Trade finance is not monitored well enough

Transactions related to the financing of trade in and transport of goods, primarily foreign trade (trade finance), have increasingly developed into a method of committing money laundering and terrorist financing. Trade finance transactions often contain many parties and complicated documentation that can be misused to obscure transfers of criminal proceeds, e.g. with payment for fictitious goods and over- or under-invoicing of goods that are actually shipped (so-called trade-based money laundering). International organizations such as the FATF and Wolfsberg Group have published reports on trade-based money laundering, and both the EU’s supranational risk assessment and the Danish national risk assessment in the area of ​​money laundering state that the area involves a high risk of money laundering.

It is therefore an area that, in the opinion of the Danish FSA, must receive increasing attention in the banks. 

The monitoring of trade finance transactions in Danish banks has largely been based on the fact that the transactions are predominantly handled manually by specialists in the field. However, this is not sufficient in all cases, especially if the bank has a large number of trade finance transactions. Going forward, the Danish FSA will in its supervision focus on whether the banks have sufficient supervision in the area, including increased use of IT-based supervision, where this is necessary.

Capital market transactions are often not adequately monitored

Transactions related to trading in shares, options and other capital market products in the banks are typically subject to in-depth monitoring aimed at detecting and preventing market abuse. However, this monitoring is not aimed at detecting transactions that may be linked to money laundering and terrorist financing, for example by blurring transfers of criminal proceeds through leveraged investments, and there is often no systematic monitoring of this. For example, it is usually not aimed at monitoring whether it is transactions that are customary for the customer.  

In the same way as in connection with the trade finance area in the future, the Danish FSA will focus on whether the banks have adequate supervision in the area, including the adequate use of IT-based supervision where this is necessary.

The procedures for examining alarms are not always sufficient

Of course, it is not enough that the IT-based monitoring provides alarms to the right extent. It is also crucial that the investigation that then takes place in the banks’ money laundering departments has the necessary quality. Good procedures and internal controls regarding the processing of the alarms from the monitoring are central, just as training of the employees is important.

This means, among other things, that the results of the surveys must be noted and the documentation obtained in connection with the surveys must be attached. The quotations must be of such a quality that they can subsequently be used by the bank itself for monitoring and by the relevant authorities to check compliance with the rules.
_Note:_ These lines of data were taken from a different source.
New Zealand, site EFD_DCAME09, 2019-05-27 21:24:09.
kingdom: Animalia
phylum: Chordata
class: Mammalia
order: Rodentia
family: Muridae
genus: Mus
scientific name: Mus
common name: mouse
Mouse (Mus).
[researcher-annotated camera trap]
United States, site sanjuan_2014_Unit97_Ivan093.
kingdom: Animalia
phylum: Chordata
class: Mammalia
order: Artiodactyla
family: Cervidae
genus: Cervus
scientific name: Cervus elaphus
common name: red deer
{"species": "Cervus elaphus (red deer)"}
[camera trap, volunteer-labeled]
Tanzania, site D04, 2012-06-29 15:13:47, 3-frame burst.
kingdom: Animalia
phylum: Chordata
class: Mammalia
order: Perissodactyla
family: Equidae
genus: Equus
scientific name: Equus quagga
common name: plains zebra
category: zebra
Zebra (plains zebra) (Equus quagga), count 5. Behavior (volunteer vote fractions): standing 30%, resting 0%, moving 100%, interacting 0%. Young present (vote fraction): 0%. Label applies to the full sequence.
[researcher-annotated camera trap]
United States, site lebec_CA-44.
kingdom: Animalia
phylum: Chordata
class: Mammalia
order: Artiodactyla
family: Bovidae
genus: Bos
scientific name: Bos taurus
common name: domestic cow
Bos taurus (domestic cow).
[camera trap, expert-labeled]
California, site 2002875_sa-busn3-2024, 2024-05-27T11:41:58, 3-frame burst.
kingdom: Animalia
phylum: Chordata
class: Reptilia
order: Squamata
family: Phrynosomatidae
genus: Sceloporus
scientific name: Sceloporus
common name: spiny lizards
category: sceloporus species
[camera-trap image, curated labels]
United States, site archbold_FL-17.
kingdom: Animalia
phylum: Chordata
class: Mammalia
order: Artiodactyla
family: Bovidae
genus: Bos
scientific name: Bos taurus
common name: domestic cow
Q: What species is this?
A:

There must also be adequate procedures and internal controls, which partly ensure a uniform assessment, partly e.g. prevents employees from abusing their position in connection with the processing of the alarms. An example of this is the principle that more than one employee should be involved in significant decisions (the so-called four-eye principle). This principle must be followed where relevant. This can be especially so when a complicated alarm is closed without notification.

Several of the banks had shortcomings in this area, and the Danish Financial Supervisory Authority assesses that the banks must continue to develop procedures and controls in this area. The Danish FSA will continue to focus on this.

Focus forward

The Danish Financial Supervisory Authority considers that the transaction monitoring in the Danish banks must be constantly adapted and improved in order to meet the new methods of money laundering and terrorist financing. There will continue to be a need for banks to spend significant resources on updating and improving their transaction monitoring and alarm processing.

In the same area, the area will continue to be a central part of the Danish FSA’s supervisory activity in the area of money laundering.